De la valoración de la prueba practicada en el acto del plenario se observa que no existe prueba directa ni se puede, a través de la prueba indiciaria, deducir racionalmente la existencia de dicha intención, y ello en base a las siguientes consideraciones: la cantidad de droga intervenida es mínima, por lo que dicho dato no puede ser revelador de la posesión de la droga para el tráfico (STS de 19 de marzo del 2001 ). Todos los agentes policiales coincidieron también en el plenario respecto a que, en las vigilancias efectuadas, únicamente le vieron entrevistarse con alguna persona, sin presenciar intercambio alguno o gesto alguno sospechoso.

Respecto al testigo Sr. Jon , esta Sala duda seriamente de la veracidad de su testimonio, tanto de las declaraciones prestadas en instrucción como de las efectuadas en el acto del plenario. Dicho testigo, en sede policial y cuando se encontraba detenido por un presunto delito de robo con fuerza en un domicilio, reveló que los efectos robados los había entregado a un marroquí en concepto de pago de droga (cocaína) para su propio consumo, facilitando a la policía el lugar concreto donde había adquirido la droga y los números de teléfono de contacto, extremos que relacionaban directamente a ambos imputados con la venta de sustancia estupefaciente.
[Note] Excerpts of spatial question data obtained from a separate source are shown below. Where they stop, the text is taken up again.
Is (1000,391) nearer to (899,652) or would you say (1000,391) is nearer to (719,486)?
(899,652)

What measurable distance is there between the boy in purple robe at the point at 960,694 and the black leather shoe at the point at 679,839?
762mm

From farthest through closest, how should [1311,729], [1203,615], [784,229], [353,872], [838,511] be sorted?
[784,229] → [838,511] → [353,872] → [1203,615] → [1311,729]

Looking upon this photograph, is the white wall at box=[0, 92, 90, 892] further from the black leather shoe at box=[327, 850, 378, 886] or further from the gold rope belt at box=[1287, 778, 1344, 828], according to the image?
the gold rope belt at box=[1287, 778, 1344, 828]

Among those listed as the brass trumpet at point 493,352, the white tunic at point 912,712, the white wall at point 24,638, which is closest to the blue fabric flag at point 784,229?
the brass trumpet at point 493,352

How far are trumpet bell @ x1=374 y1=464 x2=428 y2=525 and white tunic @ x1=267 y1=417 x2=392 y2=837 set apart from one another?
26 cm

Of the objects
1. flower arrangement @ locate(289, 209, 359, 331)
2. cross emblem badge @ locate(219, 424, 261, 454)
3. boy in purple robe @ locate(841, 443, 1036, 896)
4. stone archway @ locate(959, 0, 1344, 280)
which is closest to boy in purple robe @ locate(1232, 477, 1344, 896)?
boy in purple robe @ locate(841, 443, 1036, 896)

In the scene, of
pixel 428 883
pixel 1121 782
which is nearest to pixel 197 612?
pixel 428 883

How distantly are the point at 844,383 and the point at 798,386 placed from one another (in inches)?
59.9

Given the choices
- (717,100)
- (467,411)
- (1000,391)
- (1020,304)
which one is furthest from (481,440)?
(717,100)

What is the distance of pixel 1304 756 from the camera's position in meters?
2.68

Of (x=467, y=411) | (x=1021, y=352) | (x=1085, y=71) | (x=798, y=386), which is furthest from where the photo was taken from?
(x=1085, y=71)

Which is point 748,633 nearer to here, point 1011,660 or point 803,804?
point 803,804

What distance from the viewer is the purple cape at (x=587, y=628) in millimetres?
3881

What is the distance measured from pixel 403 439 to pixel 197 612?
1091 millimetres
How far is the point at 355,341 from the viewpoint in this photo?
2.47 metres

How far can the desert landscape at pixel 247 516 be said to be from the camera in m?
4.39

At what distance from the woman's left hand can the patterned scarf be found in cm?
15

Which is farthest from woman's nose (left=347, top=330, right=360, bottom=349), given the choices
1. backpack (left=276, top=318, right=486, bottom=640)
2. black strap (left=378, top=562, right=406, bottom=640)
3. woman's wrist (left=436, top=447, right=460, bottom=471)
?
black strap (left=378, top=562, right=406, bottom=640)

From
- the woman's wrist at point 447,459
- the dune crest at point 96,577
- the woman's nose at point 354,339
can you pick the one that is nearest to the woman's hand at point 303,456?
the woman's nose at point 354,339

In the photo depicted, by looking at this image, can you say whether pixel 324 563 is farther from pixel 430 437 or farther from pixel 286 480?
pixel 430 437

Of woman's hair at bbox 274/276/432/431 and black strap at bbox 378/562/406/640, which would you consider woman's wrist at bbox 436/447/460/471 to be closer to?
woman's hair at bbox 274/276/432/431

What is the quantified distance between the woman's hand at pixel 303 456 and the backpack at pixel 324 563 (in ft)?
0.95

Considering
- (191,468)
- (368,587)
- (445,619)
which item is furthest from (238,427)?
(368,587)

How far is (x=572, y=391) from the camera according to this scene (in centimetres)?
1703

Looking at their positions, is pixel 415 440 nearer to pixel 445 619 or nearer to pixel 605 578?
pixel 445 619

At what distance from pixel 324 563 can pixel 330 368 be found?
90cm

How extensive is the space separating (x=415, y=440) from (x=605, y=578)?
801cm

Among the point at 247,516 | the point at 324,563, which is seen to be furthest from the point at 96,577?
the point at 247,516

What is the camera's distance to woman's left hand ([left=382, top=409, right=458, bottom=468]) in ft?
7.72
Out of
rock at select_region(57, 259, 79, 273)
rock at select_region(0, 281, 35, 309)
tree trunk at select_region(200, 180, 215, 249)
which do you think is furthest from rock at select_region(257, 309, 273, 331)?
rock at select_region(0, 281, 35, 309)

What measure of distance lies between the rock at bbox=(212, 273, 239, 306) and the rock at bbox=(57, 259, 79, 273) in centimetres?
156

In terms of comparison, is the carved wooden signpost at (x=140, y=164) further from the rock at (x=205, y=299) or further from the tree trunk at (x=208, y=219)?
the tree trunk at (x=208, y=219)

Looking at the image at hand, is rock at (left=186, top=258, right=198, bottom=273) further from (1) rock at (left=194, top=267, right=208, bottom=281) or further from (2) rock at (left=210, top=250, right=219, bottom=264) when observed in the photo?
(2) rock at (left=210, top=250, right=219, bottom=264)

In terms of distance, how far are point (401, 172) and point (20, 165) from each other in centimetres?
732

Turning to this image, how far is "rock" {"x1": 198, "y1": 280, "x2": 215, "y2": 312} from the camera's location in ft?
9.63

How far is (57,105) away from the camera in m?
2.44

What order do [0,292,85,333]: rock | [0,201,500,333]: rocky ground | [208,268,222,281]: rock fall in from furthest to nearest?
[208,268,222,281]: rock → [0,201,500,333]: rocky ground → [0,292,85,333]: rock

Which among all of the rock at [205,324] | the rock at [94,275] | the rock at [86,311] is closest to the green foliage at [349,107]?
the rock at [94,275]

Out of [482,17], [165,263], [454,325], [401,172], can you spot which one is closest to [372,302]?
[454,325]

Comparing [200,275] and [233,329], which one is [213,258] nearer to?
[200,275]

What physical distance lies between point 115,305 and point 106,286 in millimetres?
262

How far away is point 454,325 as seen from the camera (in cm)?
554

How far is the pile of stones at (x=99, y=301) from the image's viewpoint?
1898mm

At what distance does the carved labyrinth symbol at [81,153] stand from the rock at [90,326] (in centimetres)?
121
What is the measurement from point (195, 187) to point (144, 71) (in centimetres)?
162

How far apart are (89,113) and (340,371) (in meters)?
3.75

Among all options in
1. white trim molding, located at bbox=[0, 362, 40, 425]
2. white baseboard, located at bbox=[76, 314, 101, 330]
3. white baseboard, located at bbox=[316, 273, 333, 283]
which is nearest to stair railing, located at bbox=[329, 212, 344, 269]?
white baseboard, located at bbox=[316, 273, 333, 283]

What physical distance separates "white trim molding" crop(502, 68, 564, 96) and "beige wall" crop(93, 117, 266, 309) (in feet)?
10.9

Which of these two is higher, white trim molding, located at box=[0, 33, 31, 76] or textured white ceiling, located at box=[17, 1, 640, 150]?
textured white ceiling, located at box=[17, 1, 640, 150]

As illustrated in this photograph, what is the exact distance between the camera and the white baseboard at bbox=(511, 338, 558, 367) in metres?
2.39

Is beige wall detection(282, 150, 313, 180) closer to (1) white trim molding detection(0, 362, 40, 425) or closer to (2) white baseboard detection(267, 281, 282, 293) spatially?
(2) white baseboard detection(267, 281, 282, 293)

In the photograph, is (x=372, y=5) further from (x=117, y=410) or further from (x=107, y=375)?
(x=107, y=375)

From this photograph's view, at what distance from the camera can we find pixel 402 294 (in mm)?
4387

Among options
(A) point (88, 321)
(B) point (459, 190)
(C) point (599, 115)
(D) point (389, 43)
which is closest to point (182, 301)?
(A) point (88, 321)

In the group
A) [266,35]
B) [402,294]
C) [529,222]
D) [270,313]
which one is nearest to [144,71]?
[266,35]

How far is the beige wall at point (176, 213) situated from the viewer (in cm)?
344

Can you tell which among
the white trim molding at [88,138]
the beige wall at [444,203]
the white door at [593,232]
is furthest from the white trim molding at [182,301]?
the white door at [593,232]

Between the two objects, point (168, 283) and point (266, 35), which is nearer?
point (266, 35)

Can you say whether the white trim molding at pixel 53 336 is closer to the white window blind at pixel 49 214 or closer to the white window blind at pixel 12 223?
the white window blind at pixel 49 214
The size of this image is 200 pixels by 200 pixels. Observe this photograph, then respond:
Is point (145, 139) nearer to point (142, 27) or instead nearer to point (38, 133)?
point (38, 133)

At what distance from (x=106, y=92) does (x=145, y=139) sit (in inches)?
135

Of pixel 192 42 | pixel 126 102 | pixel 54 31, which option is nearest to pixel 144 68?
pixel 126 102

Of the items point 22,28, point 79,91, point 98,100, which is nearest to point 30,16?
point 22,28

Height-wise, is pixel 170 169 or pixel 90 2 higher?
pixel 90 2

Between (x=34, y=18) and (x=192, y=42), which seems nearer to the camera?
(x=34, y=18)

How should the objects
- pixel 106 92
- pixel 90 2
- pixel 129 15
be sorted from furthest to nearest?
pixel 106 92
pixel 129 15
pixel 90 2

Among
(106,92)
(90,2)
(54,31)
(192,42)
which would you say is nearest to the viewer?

No obstante, dichas manifestaciones, en sede policial, en otras diligencias instruidas por robo, no fueron ratificadas en sede judicial, ni en fase de instrucción ni el acto de juicio oral, por lo que no son prueba de cargo suficiente para fundar un pronunciamiento condenatorio. Efectivamente, la doctrina del Tribunal Constitucional y del propio Tribunal Supremo vienen diciendo que no cabe traer directamente como prueba de cargo al juicio oral lo dicho ante la policía y no ratificado ante el juez, pues por sumario ha de entenderse el conjunto de actuaciones que gozan de la garantía de la actuación judicial.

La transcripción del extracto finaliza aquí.